He might also be able to push through initiatives to track the mental illness histories of gun-owners and to implement more information-sharing between and state and local law enforcement agencies.
On Thursday, Biden meets with representatives of the powerful National Rifle Association, the country's biggest gun rights lobby.
The NRA's deep pockets have long served to persuade members of Congress to oppose gun control bills.
Earlier this week, Gabrielle Giffords, the former Arizona congresswoman shot in the head by a would-be assassin two years ago, unveiled a new group aimed at countering the NRA.
Obama hopes to announce his administration's gun reform measures shortly after his inauguration on Jan. 21.
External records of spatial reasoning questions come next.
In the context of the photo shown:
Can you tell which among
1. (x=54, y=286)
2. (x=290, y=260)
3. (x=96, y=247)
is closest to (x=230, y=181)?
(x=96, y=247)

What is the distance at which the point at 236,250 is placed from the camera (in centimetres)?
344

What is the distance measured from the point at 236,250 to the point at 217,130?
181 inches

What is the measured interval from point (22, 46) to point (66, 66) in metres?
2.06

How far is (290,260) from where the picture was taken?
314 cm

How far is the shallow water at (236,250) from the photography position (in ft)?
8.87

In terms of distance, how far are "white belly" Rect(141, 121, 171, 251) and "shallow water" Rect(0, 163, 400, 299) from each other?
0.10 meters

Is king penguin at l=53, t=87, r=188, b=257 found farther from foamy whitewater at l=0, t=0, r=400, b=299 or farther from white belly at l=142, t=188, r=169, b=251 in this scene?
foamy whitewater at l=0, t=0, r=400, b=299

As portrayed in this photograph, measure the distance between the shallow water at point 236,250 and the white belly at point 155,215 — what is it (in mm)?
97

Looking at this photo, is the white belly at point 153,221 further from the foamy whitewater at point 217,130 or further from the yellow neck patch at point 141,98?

The inaugural weekend festivities might be disrupted by a coalition of conservative and gun-rights groups organizing a "Gun Appreciation Day" on the weekend of the inauguration. The group is calling on people to visit gun stores, gun ranges and gun shows with U.S. flags and "Hands off my gun" signs.
A longtime advocate of gun control himself during his three decades as a senator, Biden's remarks on Wednesday set off an immediate firestorm among gun rights activists, with the right-wing Drudge Report even comparing Obama to Adolf Hitler and Joseph Stalin.
Gun rights advocates often assert that Nazi Germany banned guns before embarking upon the Second World War and the Holocaust. Several of them have made the allegation while appearing on various news shows in the aftermath of the Newtown shooting.
But in fact, Hitler loosened gun laws in 1938 so that German citizens —although not Jews or supposed enemies of the state — could buy handguns with simple hunters' permits.